Linus Pauling Institute Recommendation
Although the
AI for vitamin K was recently increased, it is not clear if it will be enough to opitmize the gamma-carboxylation of vitamin K-dependent proteins in bone (see
Osteoporosis). Multivitamins generally contain 10 to 25 mcg of vitamin K while vitamin K or "bone" supplements may contain 100 to 120 mcg of vitamin K. To consume the amount of vitamin K associated with a decreased risk of hip fracture in the Framingham Heart Study (about 250 mcg/day), an individual would need to eat a little more than 1/2 cup of chopped broccoli or a large salad of mixed greens every day. Though the dietary intake of vitamin K required for optimal function of all vitamin K dependent proteins is not yet known, the Linus Pauling Institute recommends taking a multivitamin/mineral supplement and eating at least 1 cup of dark green leafy vegetables daily.
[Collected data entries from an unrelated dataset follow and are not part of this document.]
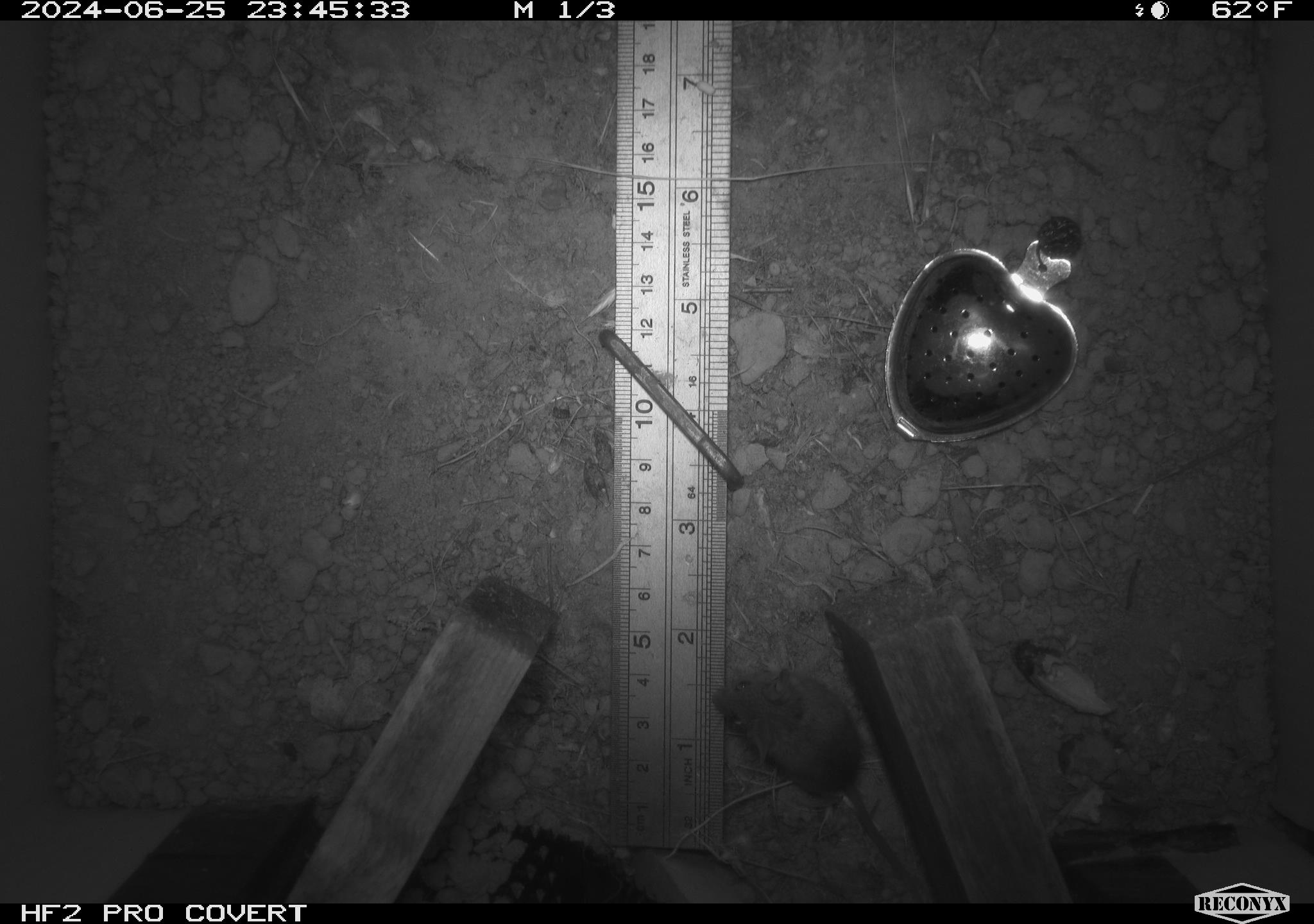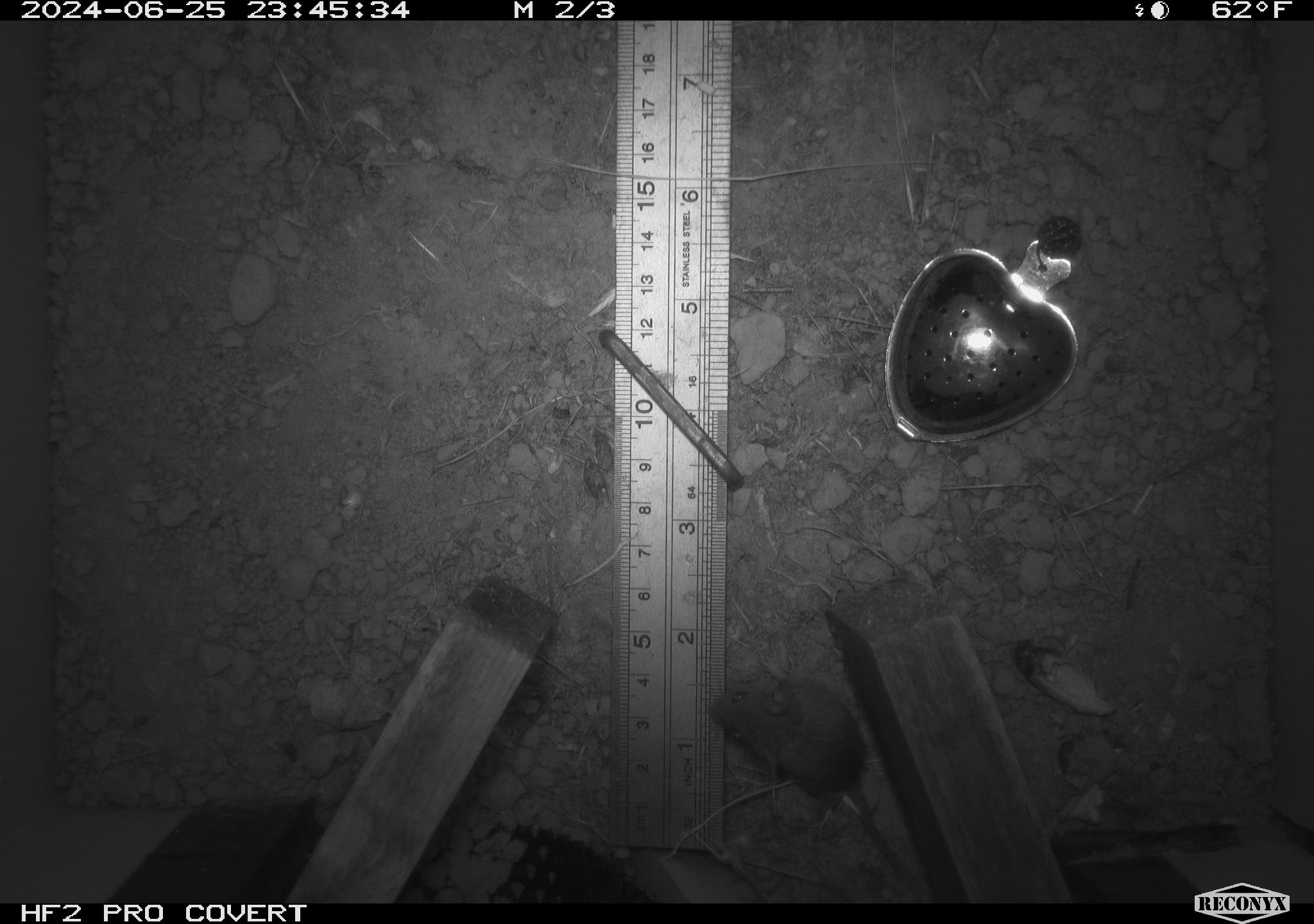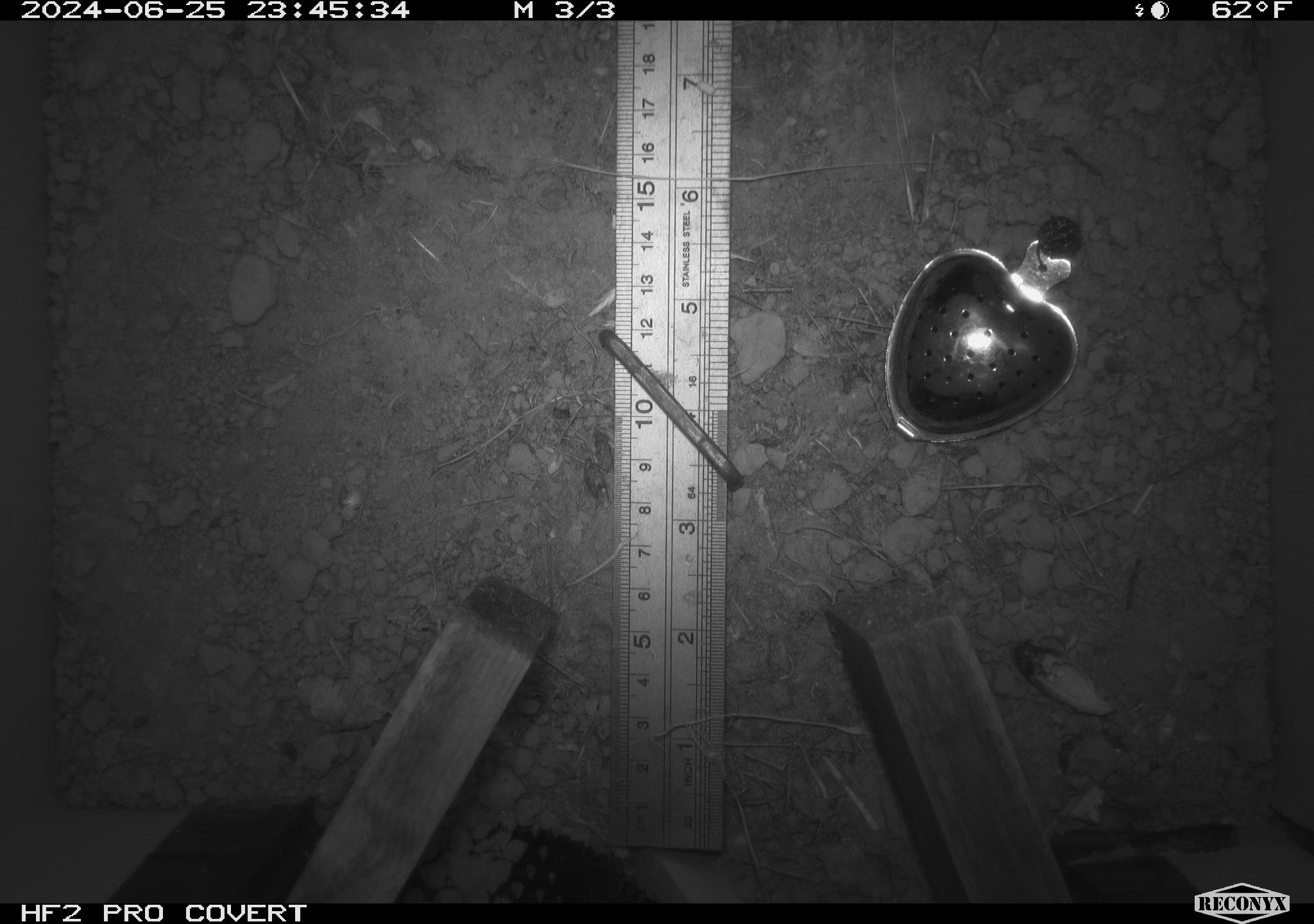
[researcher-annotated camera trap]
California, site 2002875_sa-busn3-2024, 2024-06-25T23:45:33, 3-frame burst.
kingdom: Animalia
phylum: Chordata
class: Mammalia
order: Rodentia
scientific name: Rodentia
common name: mouse species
Replacing dietary saturated fats like butter and cheese with monounsaturated fats found in olive oil and canola oil will also increase dietary vitamin K intake, and may also decrease the risk of
cardiovascular diseases.
Older adults (65 years and older)
Because older adults are at increased risk of osteoporosis and hip fracture, the above recommendation for a multivitamin/mineral supplement and at least 1 cup of dark green leafy vegetables/day is especially relevant.